Tareas del ejercicio:
- 1) Según el artículo sobre Rosario Villagómez, ¿dónde aparece el nombre de la artista?
- 2) Prosigue el artículo sobre Rosario Villagómez a partir de su última oración.

Bloque de texto:
No creo que la artista se haya concebido feminista, pero seguramente su dedicación al arte supuso un quiebre con ella misma.
No creo que la artista se haya concebido feminista, pero seguramente su dedicación al arte supuso un quiebre con ella misma.
Foto: José Morán / El Telégrafo
15 de marzo de 2020 - 00:00 - Romina Muñoz. Crítica de arte

El nombre de Rosario Villagómez aparece en la base del monumento de Francisco de Orellana, localizado en Plaza Colón, en el centro de Guayaquil.

He caminado un sinnúmero de veces cerca de esta escultura, ya sea por las visitas a artistas, fiestas en los bares cercanos; o por las caminatas al cerro, antes de empezar la jornada laboral.

Pero su nombre no lo registré en medio de esos trajines; tuve la posibilidad de verlo, recién cuando me había despedido de la ciudad y mudado a Quito, en un listado de ganadores del Premio Nacional Mariano Aguilera.

Entradas listadas:
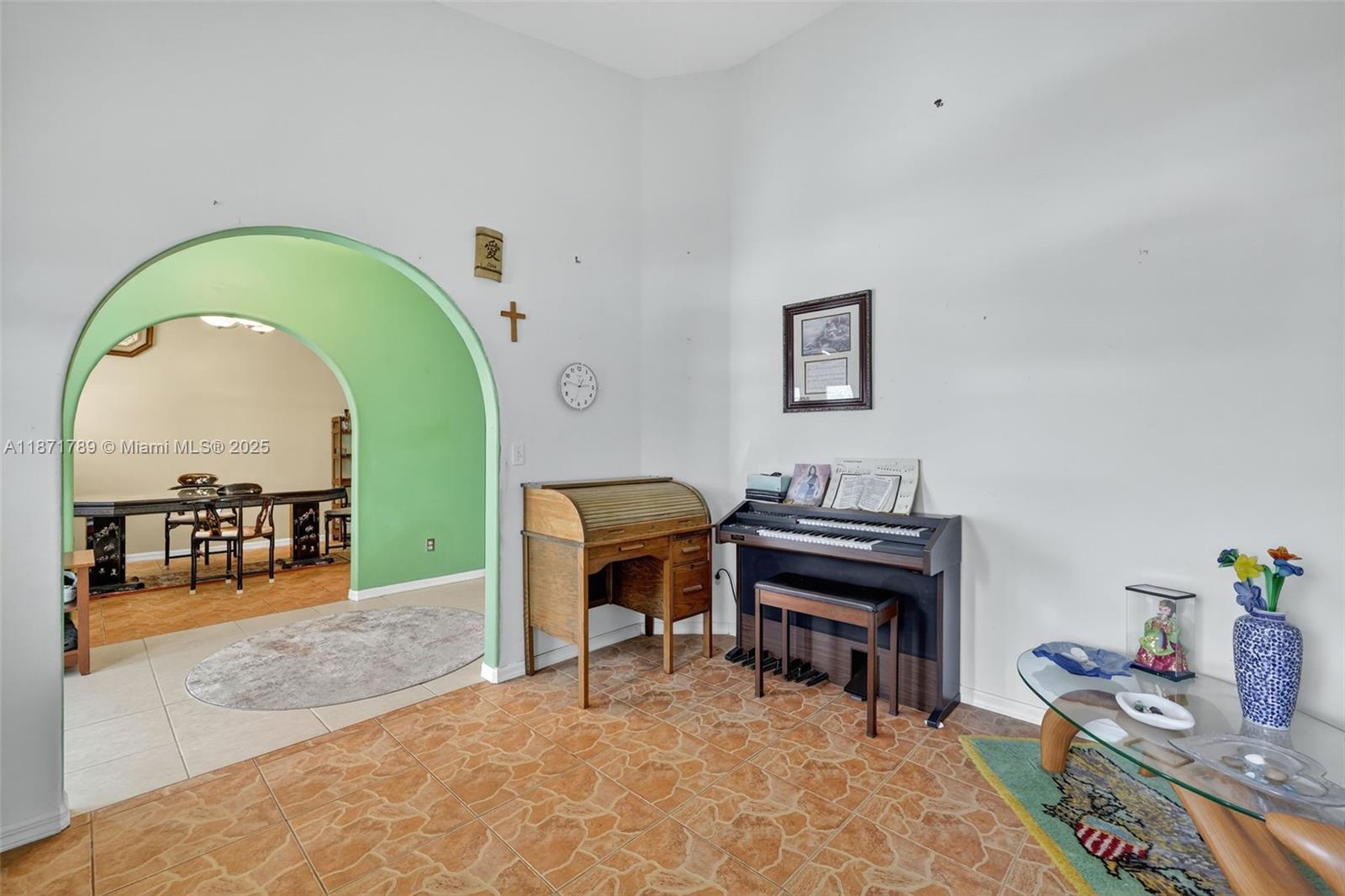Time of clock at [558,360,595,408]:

--

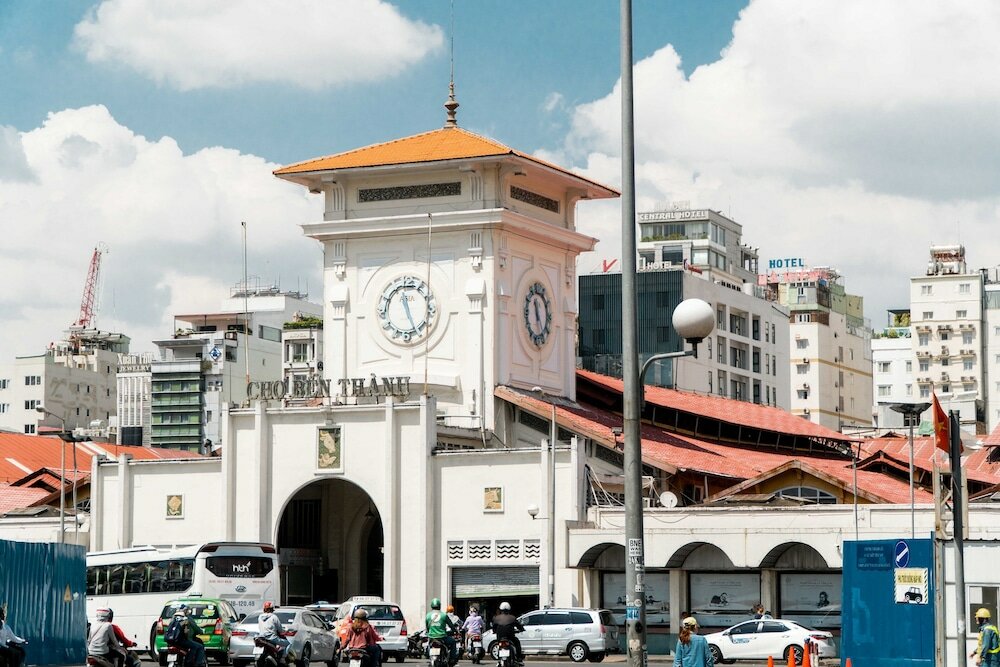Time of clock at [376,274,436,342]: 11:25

Resultados esperados:
- 1) En la base del monumento de Francisco de Orellana, ubicado en Plaza Colón, en el centro de Guayaquil.

- 2)
Rosario Villagómez Fabara obtuvo tres distinciones en la categoría de escultura: dos primeros premios en 1918 y 1919 -es decir en la segunda y tercera edición del certamen-, y un segundo premio en 1920, en su cuarta edición.

No creo que la artista se haya concebido como feminista, pero sí estoy segura de que su decisión de estudiar y dedicarse a la práctica artística supuso un quiebre con ella misma.

Estoy segura también de que desde que yo me propuse a pensar/me desde un lugar distinto, desde el feminismo, he tenido la posibilidad de ver, asumir, algunas presencias y acciones que antes no eran posibles porque no me tocaban, o sí, en su forma más perversa, desde el control y la dominación; es decir, desde el silencio.

Me di la posibilidad de que el nombre de Rosario, autora de aquel monumento, me movilice, me toque, pero esta vez de otra forma; no desde un acto de satisfacción moralizante, patriarcal, servil, violento, en donde se consuma lo establecido, sino desde el deseo del cambio.

Rosario me ha invitado a pensar en las aparentes ausencias, en las roñosas estructuras sobre las que muchas mujeres hemos tenido que trabajar, en las narrativas morales que nos han contenido.

La artista estudió en la Escuela de Bellas Artes entre 1915 y 1920, pero no hay registros sobre su paso por la institución porque se han perdido esos documentos.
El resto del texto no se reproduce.